Recently, however, a scholarly consensus has formed challenging Augustine's quip. Mark, it is now assumed, was in fact the earliest Gospel to have been written; appropriated as a source by both Matthew and Luke alike (hence the similarities between the "Synoptic" Gospels). We need not follow that rabbit trail further, other than to say that Mark's Gospel must be allocated far greater significance than it has often received, and within its pages we find the earliest Gospel account of the radical, unexpected, incredibly difficult, subversive message of Jesus.

As I've been pouring through the secondary literature, I stumbled upon the following quote (Mark as Story, 148) that highlights how the message of Jesus challenges the core cultural values and practices of his day. And as you, my dear reader, ruminate on this passage, may it inspire us to consider how the infinitely-translatable message of Jesus may challenge the cultural values and practices of our day:

The reign of God reverses the direction of purity: instead of withdrawing for fear of defilement, its agents are to spread holiness and wholeness through the holy spirit. Instead of fear of external contact with food and people and places considered to be unclean, followers are now to guard against internal uncleanness in their hearts resulting in actions harmful to others.
The reign of God breaks the patronage cycle: Jesus does not seek followers who are beholden to him; so, instead of seeking honor for healing, Jesus tells suppliants to be quiet and go home.
The rule of God subverts the core value of wealth: instead of wealth seen as a blessing, people are to relinquish their wealth to the poor.
Kinship is reordered: instead of families ordered by patriarchy, the metaphorical kinship relations of the realm of God are structured so that no one serves as father and all are to function as servants to each other.
The core value of honor is redefined: instead of seeking honor in the eyes of others as a mark of status, people are to choose to be least as a means to avoid the destructiveness of competition and to raise others up.
The core definition of power is reconfigured: instead of using authority to dominate for one’s advantage, people are to limit their power and use it to be servants to others.
Even the visceral human drive for survival is challenged: instead of securing life at the expense of others, people are to risk their lives to bring the life-giving words and actions of God’s reign to others.
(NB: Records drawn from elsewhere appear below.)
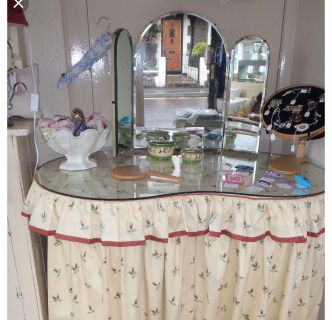 Mirror for a Kidney shaped dressing table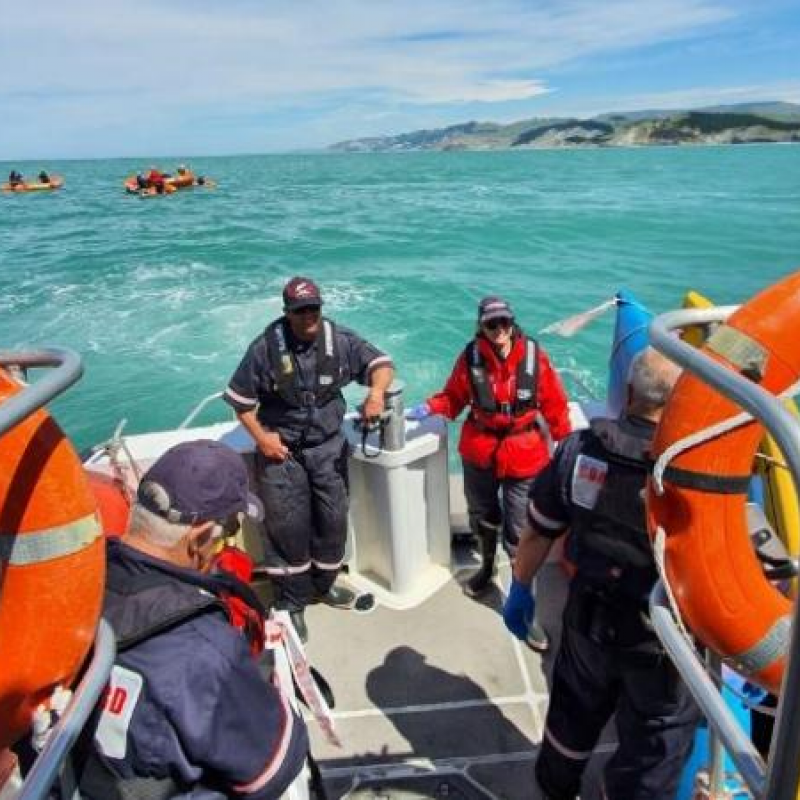 Successful rescue training day on the water at Waimarama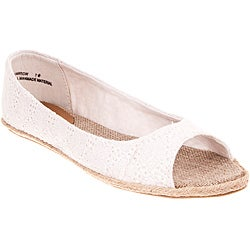 Riverberry Women's 'Harrow' White Eyelet Open-toe Flats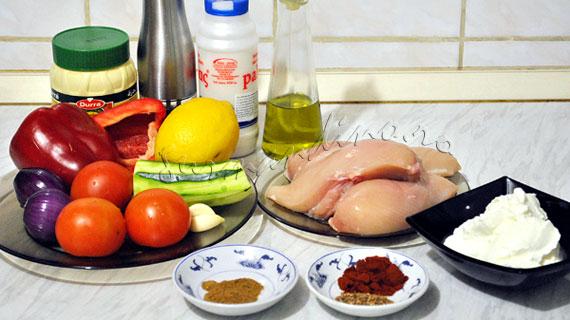 Frigarui de pui cu legume & sos de iaurt cu tahini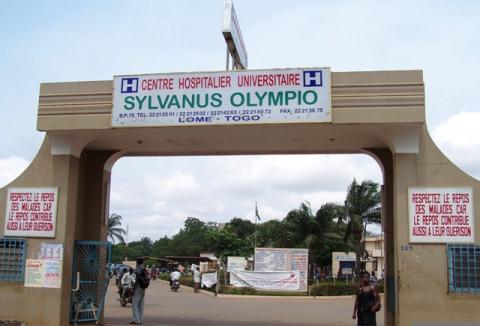 Entrée du CHU Sylvanus Olympio Credit: fr.africatime.com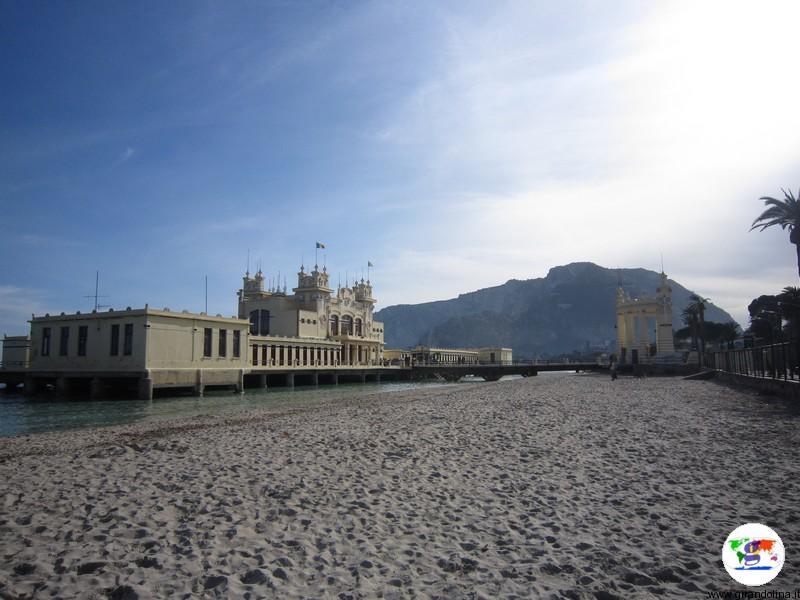 Palermo. la Spiaggia di Mondello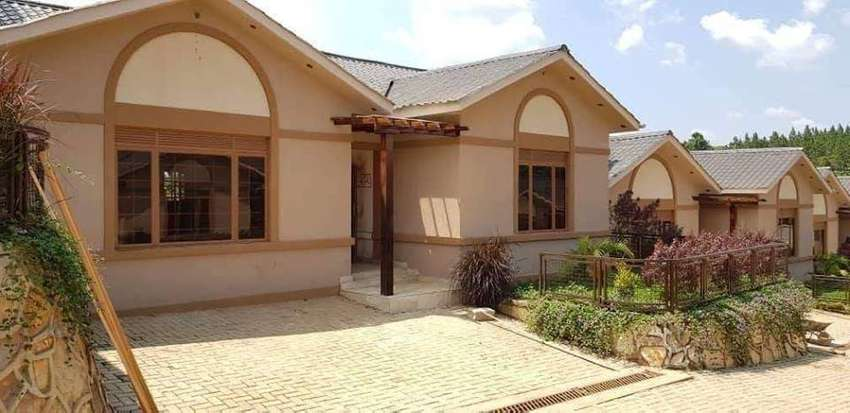 Admirable 3 bedroom house in Gayaza at 650k 0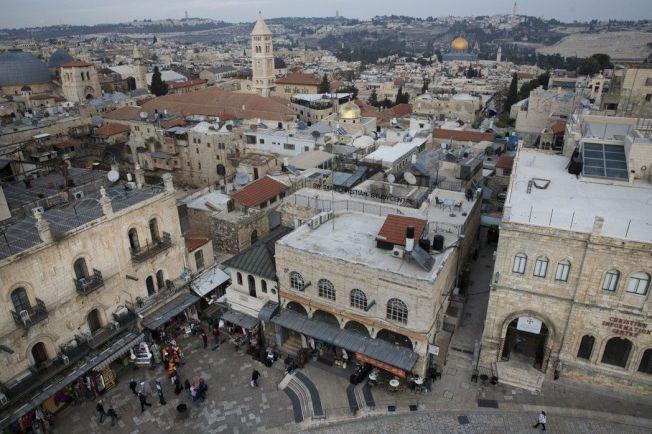 美國總統川普即將承認耶路撒冷為以色列首都,教宗方濟各(Pope Francis)今天強烈呼籲各界尊重耶路撒冷現狀,圖為耶路撒冷舊城。美聯社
If the radical, unexpected, incredibly difficult, subversive message of Jesus can bring down all of these barriers that separate people based upon race, status, power, wealth, and honor, how much more can it bring down bigotry, nationalism, xenophobia, economic exploitation, and the evils of mass incarceration.

The only problem is, when Jesus started to dismantle the system, they killed him for it. Is that a price that we--rather, is that a price that I--am willing to pay?